De meldingsbereidheid is per definitie hoger dan de aangiftebereidheid. Aangiften zijn immers een deelverzameling van de meldingen, namelijk die meldingen waarbij een proces-verbaal of een ander document is ondertekend. Verder worden alle meldingen via internet ook als aangifte meegeteld.
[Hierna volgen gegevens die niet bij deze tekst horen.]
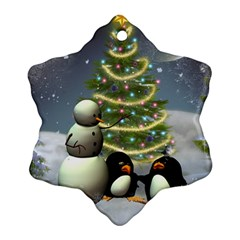 Funny Snowman With Penguin And Christmas Tree Snowflake Ornament (two Sides)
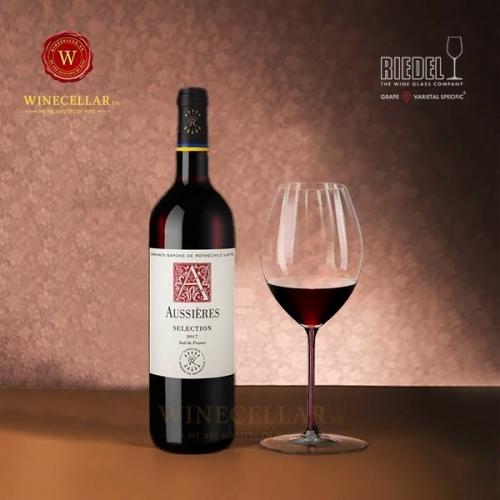 Vang phap Aussières Selection, Languedoc, Vin De Pays D'oc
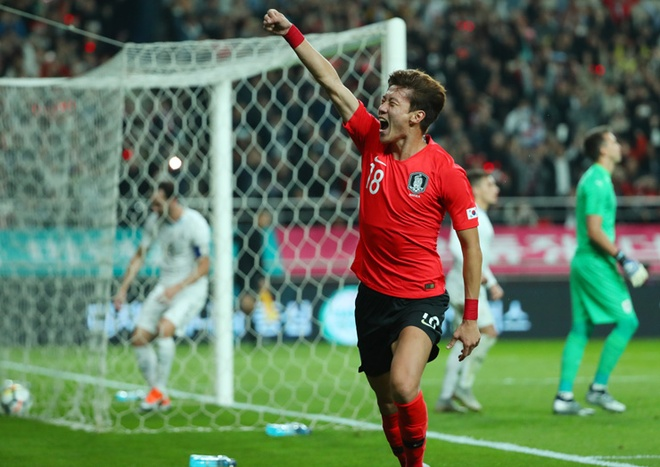 Son Heung-min truot penalty trong ngay Han Quoc ha Uruguay hinh anh 7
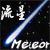 :iconmeteor7:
Over de vraag of het reëel is voor sommige delicten (bijvoorbeeld vandalisme) in te zetten op melden in plaats van aangifte kan CBS geen uitspraken doen. Uit figuur 2 blijkt wel dat in totaliteit het merendeel van de gemelde delicten ook formeel wordt aangegeven (om precies te zijn bijna driekwart, namelijk 28% aangegeven gedeeld door 38% gemeld). Deze melding/aangifteratio verschilt wel naar soort delict. Van de gemelde geweldsdelicten werd minder dan de helft aangegeven (namelijk 22% aangegeven gedeeld door 45% gemeld), terwijl van de gemelde vandalismedelicten (68%, namelijk 15% aangegeven gedeeld door 22% gemeld) en vooral van de gemelde vermogensdelicten (80%, namelijk 36% aangegeven door 45% gemeld) een zeer ruime meerderheid formeel worden aangegeven.
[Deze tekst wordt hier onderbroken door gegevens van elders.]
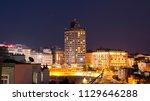 istanbul  turkey   july 8  2018 ... | Shutterstock . vector #1129646288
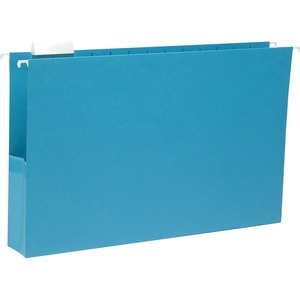 Smead Hanging File Pocket with Tab 64350 SMD64350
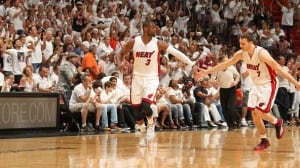 Heat blow out Hornets in Game 7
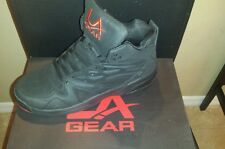 LA Gear lighted hi-top sneaker sz 10.5 brand new in box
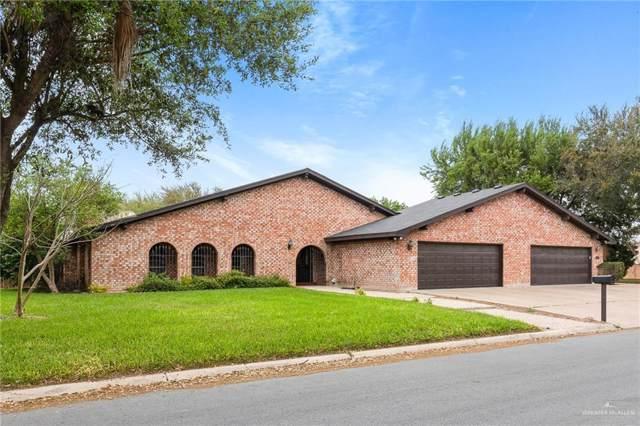 1104 Wisteria Avenue, Mcallen, TX 78504 (MLS #325073) :: The Lucas Sanchez Real Estate Team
In absolute zin is de meldings- en aangiftebereidheid het laagst bij vandalismedelicten, gevolgd door geweldsdelicten en vermogensdelicten. Daarbij bestaan binnen deze drie hoofdcategorieën overigens flinke verschillen naar subcategorie (zie ook figuur 2).

9. Verbinding leggen met (positieve) cijfers vertrouwen in politie.

Op basis van de Veiligheidsmonitor zijn voor de periode 2005-2014 geen trendcijfers over het vertrouwen van de burger in de politie beschikbaar.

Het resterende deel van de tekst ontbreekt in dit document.